68 Am. U. L. Rev. 713 (2019).
* Pioneers Chair and Professor of Telecommunications and Law, Penn State University.
This Article explains how information, communications, and entertainment companies can acquire market dominance by erecting a platform serving both downstream consumers and upstream ventures via broadband networks. Operating in a two-sided market, these intermediaries can achieve fast growth as they serve diverse geographical markets without having to erect or lease all the infrastructure needed to reach end users. Intermediaries can quickly grow by accruing positive networking externalities and offering attractive services, thereby creating incentives to subscribe.
Intermediary platform operators have thrived in a largely deregulated marketplace based on the assumption that consumers have benefitted without the need for government oversight. However, the court of public opinion may have begun to shift from the view that platform operators present a universally positive value proposition. A proper assessment of consumer welfare must balance downstream enhancements, which are achieved through convenience, cost savings, free-rider opportunities, and innovation, with upstream costs, including uncompensated consumer data collection, privacy intrusions, reduced or eliminated consumer surpluses, and harm to information, communications, entertainment, and technology ventures. Such assessment also must take into consideration the earnings, employability, and stability of the workforce operating within the “gig economy.”
This Article explains how many of the platform intermediaries most likely to harm consumers and competition have benefitted by a reluctance of government agencies to examine upstream impacts. Such reticence stems from legitimate concerns about overreach, mission creep, and jurisdiction. It also may represent prudent concerns that the government should not handicap successful ventures at the expense of other market entrants. Concentrating on consumer impact steers agencies and reviewing courts toward a downstream emphasis because consumers reside on that side of the two-sided market. Additionally, a court might consider the relevant market as limited solely to one side.

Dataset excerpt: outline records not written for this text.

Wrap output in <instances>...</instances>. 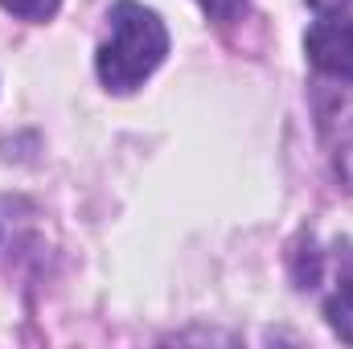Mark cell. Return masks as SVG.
I'll return each instance as SVG.
<instances>
[{"instance_id":"3957f363","label":"cell","mask_w":353,"mask_h":349,"mask_svg":"<svg viewBox=\"0 0 353 349\" xmlns=\"http://www.w3.org/2000/svg\"><path fill=\"white\" fill-rule=\"evenodd\" d=\"M325 317H329L333 333H337L341 341H350V346H353V283H341V288L329 296Z\"/></svg>"},{"instance_id":"8992f818","label":"cell","mask_w":353,"mask_h":349,"mask_svg":"<svg viewBox=\"0 0 353 349\" xmlns=\"http://www.w3.org/2000/svg\"><path fill=\"white\" fill-rule=\"evenodd\" d=\"M308 4H312V8H316L321 17H329V12H345L353 0H308Z\"/></svg>"},{"instance_id":"277c9868","label":"cell","mask_w":353,"mask_h":349,"mask_svg":"<svg viewBox=\"0 0 353 349\" xmlns=\"http://www.w3.org/2000/svg\"><path fill=\"white\" fill-rule=\"evenodd\" d=\"M62 0H0V8H8L12 17H25V21H50L58 12Z\"/></svg>"},{"instance_id":"5b68a950","label":"cell","mask_w":353,"mask_h":349,"mask_svg":"<svg viewBox=\"0 0 353 349\" xmlns=\"http://www.w3.org/2000/svg\"><path fill=\"white\" fill-rule=\"evenodd\" d=\"M201 8H205V17H214V21H234V17L247 8V0H201Z\"/></svg>"},{"instance_id":"6da1fadb","label":"cell","mask_w":353,"mask_h":349,"mask_svg":"<svg viewBox=\"0 0 353 349\" xmlns=\"http://www.w3.org/2000/svg\"><path fill=\"white\" fill-rule=\"evenodd\" d=\"M111 37L99 46V79L115 94L144 87V79L165 62L169 54V33L161 17L136 0H119L111 8Z\"/></svg>"},{"instance_id":"7a4b0ae2","label":"cell","mask_w":353,"mask_h":349,"mask_svg":"<svg viewBox=\"0 0 353 349\" xmlns=\"http://www.w3.org/2000/svg\"><path fill=\"white\" fill-rule=\"evenodd\" d=\"M308 62L333 79H350L353 83V17H325L308 29L304 37Z\"/></svg>"}]
</instances>
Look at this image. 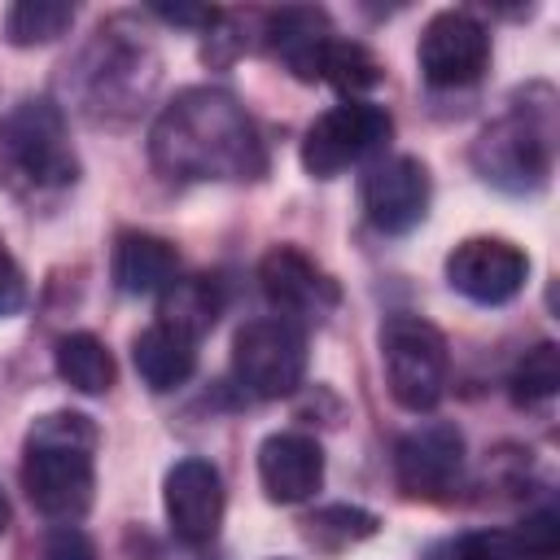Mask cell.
<instances>
[{
  "mask_svg": "<svg viewBox=\"0 0 560 560\" xmlns=\"http://www.w3.org/2000/svg\"><path fill=\"white\" fill-rule=\"evenodd\" d=\"M149 153L171 179H258L267 171L254 118L219 88H184L158 114Z\"/></svg>",
  "mask_w": 560,
  "mask_h": 560,
  "instance_id": "1",
  "label": "cell"
},
{
  "mask_svg": "<svg viewBox=\"0 0 560 560\" xmlns=\"http://www.w3.org/2000/svg\"><path fill=\"white\" fill-rule=\"evenodd\" d=\"M92 451H96V424L88 416L79 411L39 416L26 433V455H22L26 499L44 516L74 525L92 508V490H96Z\"/></svg>",
  "mask_w": 560,
  "mask_h": 560,
  "instance_id": "2",
  "label": "cell"
},
{
  "mask_svg": "<svg viewBox=\"0 0 560 560\" xmlns=\"http://www.w3.org/2000/svg\"><path fill=\"white\" fill-rule=\"evenodd\" d=\"M79 158L66 136V114L48 96H26L0 118V179L13 192H57L74 184Z\"/></svg>",
  "mask_w": 560,
  "mask_h": 560,
  "instance_id": "3",
  "label": "cell"
},
{
  "mask_svg": "<svg viewBox=\"0 0 560 560\" xmlns=\"http://www.w3.org/2000/svg\"><path fill=\"white\" fill-rule=\"evenodd\" d=\"M381 363H385V385L398 407L433 411L442 402L451 354H446V337L429 319L389 315L381 324Z\"/></svg>",
  "mask_w": 560,
  "mask_h": 560,
  "instance_id": "4",
  "label": "cell"
},
{
  "mask_svg": "<svg viewBox=\"0 0 560 560\" xmlns=\"http://www.w3.org/2000/svg\"><path fill=\"white\" fill-rule=\"evenodd\" d=\"M389 136H394V118H389L385 105L341 101V105L324 109L306 127V136H302V166L315 179H332V175L359 166L363 158L381 153Z\"/></svg>",
  "mask_w": 560,
  "mask_h": 560,
  "instance_id": "5",
  "label": "cell"
},
{
  "mask_svg": "<svg viewBox=\"0 0 560 560\" xmlns=\"http://www.w3.org/2000/svg\"><path fill=\"white\" fill-rule=\"evenodd\" d=\"M232 372L241 389L254 398H284L302 385L306 372V337L293 319L267 315L249 319L232 341Z\"/></svg>",
  "mask_w": 560,
  "mask_h": 560,
  "instance_id": "6",
  "label": "cell"
},
{
  "mask_svg": "<svg viewBox=\"0 0 560 560\" xmlns=\"http://www.w3.org/2000/svg\"><path fill=\"white\" fill-rule=\"evenodd\" d=\"M420 74L433 88H464L477 83L490 66V35L464 9H442L420 31Z\"/></svg>",
  "mask_w": 560,
  "mask_h": 560,
  "instance_id": "7",
  "label": "cell"
},
{
  "mask_svg": "<svg viewBox=\"0 0 560 560\" xmlns=\"http://www.w3.org/2000/svg\"><path fill=\"white\" fill-rule=\"evenodd\" d=\"M529 258L503 236H468L446 254V280L477 306H503L525 289Z\"/></svg>",
  "mask_w": 560,
  "mask_h": 560,
  "instance_id": "8",
  "label": "cell"
},
{
  "mask_svg": "<svg viewBox=\"0 0 560 560\" xmlns=\"http://www.w3.org/2000/svg\"><path fill=\"white\" fill-rule=\"evenodd\" d=\"M429 171L420 158L398 153V158H381L363 171L359 197H363V214L376 232H411L424 214H429Z\"/></svg>",
  "mask_w": 560,
  "mask_h": 560,
  "instance_id": "9",
  "label": "cell"
},
{
  "mask_svg": "<svg viewBox=\"0 0 560 560\" xmlns=\"http://www.w3.org/2000/svg\"><path fill=\"white\" fill-rule=\"evenodd\" d=\"M477 166L486 179L503 184V188H538L547 179V166H551V140H547V127L512 114L494 127L481 131L477 149H472Z\"/></svg>",
  "mask_w": 560,
  "mask_h": 560,
  "instance_id": "10",
  "label": "cell"
},
{
  "mask_svg": "<svg viewBox=\"0 0 560 560\" xmlns=\"http://www.w3.org/2000/svg\"><path fill=\"white\" fill-rule=\"evenodd\" d=\"M258 284L267 293V302L276 311H284V319H324L337 306V280L306 258L298 245H276L262 254L258 262Z\"/></svg>",
  "mask_w": 560,
  "mask_h": 560,
  "instance_id": "11",
  "label": "cell"
},
{
  "mask_svg": "<svg viewBox=\"0 0 560 560\" xmlns=\"http://www.w3.org/2000/svg\"><path fill=\"white\" fill-rule=\"evenodd\" d=\"M459 468H464V433L442 420L411 429L394 451L398 486L411 499H442L459 481Z\"/></svg>",
  "mask_w": 560,
  "mask_h": 560,
  "instance_id": "12",
  "label": "cell"
},
{
  "mask_svg": "<svg viewBox=\"0 0 560 560\" xmlns=\"http://www.w3.org/2000/svg\"><path fill=\"white\" fill-rule=\"evenodd\" d=\"M166 521L171 534L188 547H201L219 534L223 521V477L210 459H179L166 472Z\"/></svg>",
  "mask_w": 560,
  "mask_h": 560,
  "instance_id": "13",
  "label": "cell"
},
{
  "mask_svg": "<svg viewBox=\"0 0 560 560\" xmlns=\"http://www.w3.org/2000/svg\"><path fill=\"white\" fill-rule=\"evenodd\" d=\"M258 481L271 503H302L324 481V451L306 433H271L258 446Z\"/></svg>",
  "mask_w": 560,
  "mask_h": 560,
  "instance_id": "14",
  "label": "cell"
},
{
  "mask_svg": "<svg viewBox=\"0 0 560 560\" xmlns=\"http://www.w3.org/2000/svg\"><path fill=\"white\" fill-rule=\"evenodd\" d=\"M262 35H267L271 52L302 83H315L319 79V57L332 44V26H328V13L324 9H280V13L267 18V31Z\"/></svg>",
  "mask_w": 560,
  "mask_h": 560,
  "instance_id": "15",
  "label": "cell"
},
{
  "mask_svg": "<svg viewBox=\"0 0 560 560\" xmlns=\"http://www.w3.org/2000/svg\"><path fill=\"white\" fill-rule=\"evenodd\" d=\"M179 276V254L153 232H122L114 245V284L131 298L166 293Z\"/></svg>",
  "mask_w": 560,
  "mask_h": 560,
  "instance_id": "16",
  "label": "cell"
},
{
  "mask_svg": "<svg viewBox=\"0 0 560 560\" xmlns=\"http://www.w3.org/2000/svg\"><path fill=\"white\" fill-rule=\"evenodd\" d=\"M131 363H136L140 381L162 394V389H175V385H184L192 376V368H197V341L188 332H179V328H171V324L158 319L144 332H136Z\"/></svg>",
  "mask_w": 560,
  "mask_h": 560,
  "instance_id": "17",
  "label": "cell"
},
{
  "mask_svg": "<svg viewBox=\"0 0 560 560\" xmlns=\"http://www.w3.org/2000/svg\"><path fill=\"white\" fill-rule=\"evenodd\" d=\"M57 376L79 394H105L114 385V354L92 332H66L57 341Z\"/></svg>",
  "mask_w": 560,
  "mask_h": 560,
  "instance_id": "18",
  "label": "cell"
},
{
  "mask_svg": "<svg viewBox=\"0 0 560 560\" xmlns=\"http://www.w3.org/2000/svg\"><path fill=\"white\" fill-rule=\"evenodd\" d=\"M219 306H223V302H219L214 280H210V276H188V280H175V284L166 289L162 324H171V328L188 332L192 341H201V337L214 328Z\"/></svg>",
  "mask_w": 560,
  "mask_h": 560,
  "instance_id": "19",
  "label": "cell"
},
{
  "mask_svg": "<svg viewBox=\"0 0 560 560\" xmlns=\"http://www.w3.org/2000/svg\"><path fill=\"white\" fill-rule=\"evenodd\" d=\"M70 22H74V4L66 0H18L4 13V39L18 48L52 44L70 31Z\"/></svg>",
  "mask_w": 560,
  "mask_h": 560,
  "instance_id": "20",
  "label": "cell"
},
{
  "mask_svg": "<svg viewBox=\"0 0 560 560\" xmlns=\"http://www.w3.org/2000/svg\"><path fill=\"white\" fill-rule=\"evenodd\" d=\"M319 83H332L337 92H346V96L354 101L359 92H368V88L381 83V61H376L363 44L332 35V44H328L324 57H319Z\"/></svg>",
  "mask_w": 560,
  "mask_h": 560,
  "instance_id": "21",
  "label": "cell"
},
{
  "mask_svg": "<svg viewBox=\"0 0 560 560\" xmlns=\"http://www.w3.org/2000/svg\"><path fill=\"white\" fill-rule=\"evenodd\" d=\"M556 389H560V350H556V341H538L516 363L512 394H516V402H547Z\"/></svg>",
  "mask_w": 560,
  "mask_h": 560,
  "instance_id": "22",
  "label": "cell"
},
{
  "mask_svg": "<svg viewBox=\"0 0 560 560\" xmlns=\"http://www.w3.org/2000/svg\"><path fill=\"white\" fill-rule=\"evenodd\" d=\"M459 560H529L521 534L508 529H472L459 538Z\"/></svg>",
  "mask_w": 560,
  "mask_h": 560,
  "instance_id": "23",
  "label": "cell"
},
{
  "mask_svg": "<svg viewBox=\"0 0 560 560\" xmlns=\"http://www.w3.org/2000/svg\"><path fill=\"white\" fill-rule=\"evenodd\" d=\"M39 560H96V547L79 525H57L44 534Z\"/></svg>",
  "mask_w": 560,
  "mask_h": 560,
  "instance_id": "24",
  "label": "cell"
},
{
  "mask_svg": "<svg viewBox=\"0 0 560 560\" xmlns=\"http://www.w3.org/2000/svg\"><path fill=\"white\" fill-rule=\"evenodd\" d=\"M22 302H26V276H22L18 258L9 254V245H4V236H0V319L18 315Z\"/></svg>",
  "mask_w": 560,
  "mask_h": 560,
  "instance_id": "25",
  "label": "cell"
},
{
  "mask_svg": "<svg viewBox=\"0 0 560 560\" xmlns=\"http://www.w3.org/2000/svg\"><path fill=\"white\" fill-rule=\"evenodd\" d=\"M556 512H538V516H529L525 521V529H521V542H525V551H529V560H556Z\"/></svg>",
  "mask_w": 560,
  "mask_h": 560,
  "instance_id": "26",
  "label": "cell"
},
{
  "mask_svg": "<svg viewBox=\"0 0 560 560\" xmlns=\"http://www.w3.org/2000/svg\"><path fill=\"white\" fill-rule=\"evenodd\" d=\"M153 13L162 22H175V26H214L219 22L214 9H192V4H153Z\"/></svg>",
  "mask_w": 560,
  "mask_h": 560,
  "instance_id": "27",
  "label": "cell"
},
{
  "mask_svg": "<svg viewBox=\"0 0 560 560\" xmlns=\"http://www.w3.org/2000/svg\"><path fill=\"white\" fill-rule=\"evenodd\" d=\"M9 529V499H4V490H0V534Z\"/></svg>",
  "mask_w": 560,
  "mask_h": 560,
  "instance_id": "28",
  "label": "cell"
}]
</instances>
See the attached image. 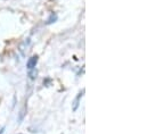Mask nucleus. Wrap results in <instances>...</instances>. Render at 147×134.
Listing matches in <instances>:
<instances>
[{"instance_id":"obj_1","label":"nucleus","mask_w":147,"mask_h":134,"mask_svg":"<svg viewBox=\"0 0 147 134\" xmlns=\"http://www.w3.org/2000/svg\"><path fill=\"white\" fill-rule=\"evenodd\" d=\"M37 64H38V56H33V57H31V58L28 60V63H26V67H28V69L30 70V69L36 68Z\"/></svg>"},{"instance_id":"obj_2","label":"nucleus","mask_w":147,"mask_h":134,"mask_svg":"<svg viewBox=\"0 0 147 134\" xmlns=\"http://www.w3.org/2000/svg\"><path fill=\"white\" fill-rule=\"evenodd\" d=\"M56 21H57V15L53 13V14H50L49 18L47 19V24H48V25H49V24H53V23H54V22H56Z\"/></svg>"},{"instance_id":"obj_3","label":"nucleus","mask_w":147,"mask_h":134,"mask_svg":"<svg viewBox=\"0 0 147 134\" xmlns=\"http://www.w3.org/2000/svg\"><path fill=\"white\" fill-rule=\"evenodd\" d=\"M82 97V93L80 92L79 94H78V97L75 98V101H74V106H73V110L75 111L76 109H78V107H79V101H80V98Z\"/></svg>"},{"instance_id":"obj_4","label":"nucleus","mask_w":147,"mask_h":134,"mask_svg":"<svg viewBox=\"0 0 147 134\" xmlns=\"http://www.w3.org/2000/svg\"><path fill=\"white\" fill-rule=\"evenodd\" d=\"M29 76H30L31 80H34V78L37 77V70H36V68L30 69V72H29Z\"/></svg>"},{"instance_id":"obj_5","label":"nucleus","mask_w":147,"mask_h":134,"mask_svg":"<svg viewBox=\"0 0 147 134\" xmlns=\"http://www.w3.org/2000/svg\"><path fill=\"white\" fill-rule=\"evenodd\" d=\"M3 132H5V127H2V129L0 130V134H3Z\"/></svg>"}]
</instances>
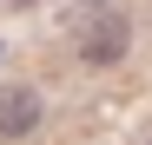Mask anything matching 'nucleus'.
<instances>
[{
    "label": "nucleus",
    "mask_w": 152,
    "mask_h": 145,
    "mask_svg": "<svg viewBox=\"0 0 152 145\" xmlns=\"http://www.w3.org/2000/svg\"><path fill=\"white\" fill-rule=\"evenodd\" d=\"M126 46H132V27H126V13H99L80 27V59L86 66H119Z\"/></svg>",
    "instance_id": "nucleus-2"
},
{
    "label": "nucleus",
    "mask_w": 152,
    "mask_h": 145,
    "mask_svg": "<svg viewBox=\"0 0 152 145\" xmlns=\"http://www.w3.org/2000/svg\"><path fill=\"white\" fill-rule=\"evenodd\" d=\"M145 145H152V138H145Z\"/></svg>",
    "instance_id": "nucleus-4"
},
{
    "label": "nucleus",
    "mask_w": 152,
    "mask_h": 145,
    "mask_svg": "<svg viewBox=\"0 0 152 145\" xmlns=\"http://www.w3.org/2000/svg\"><path fill=\"white\" fill-rule=\"evenodd\" d=\"M46 125V92L27 79H0V145H27Z\"/></svg>",
    "instance_id": "nucleus-1"
},
{
    "label": "nucleus",
    "mask_w": 152,
    "mask_h": 145,
    "mask_svg": "<svg viewBox=\"0 0 152 145\" xmlns=\"http://www.w3.org/2000/svg\"><path fill=\"white\" fill-rule=\"evenodd\" d=\"M13 7H33V0H13Z\"/></svg>",
    "instance_id": "nucleus-3"
}]
</instances>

On the other hand, this Article explains that upstream market assessments will become essential for a complete and statutorily-compliant evidentiary record. This Article examines the disagreement reflected in Ohio v. American Express Co.about whether the relevant market for credit card services requires courts to examine the transactions occurring on both sides of a platform that links vendors and consumers. The Supreme Court has validated the need to examine both sides of an intermediary’s market platform to determine the combined effects on consumers and competition when a credit card issuer tries to impose a contractual prohibition on upstream merchants “steering” consumers to an alternative credit card that offers lower processing fees. The lower court rejected the language as potentially raising consumer costs without considering whether such terms might accrue consumer benefits, such as financial rebates and airline miles.
This Article concludes that two-sided markets require assessments of the potential competitive and consumer benefits as well as the harms occurring on both sides in antitrust court and other regulatory proceedings. This approach does not favor more extensive government oversight, but instead supports a better calibrated assessment of the impact on competition and consumers.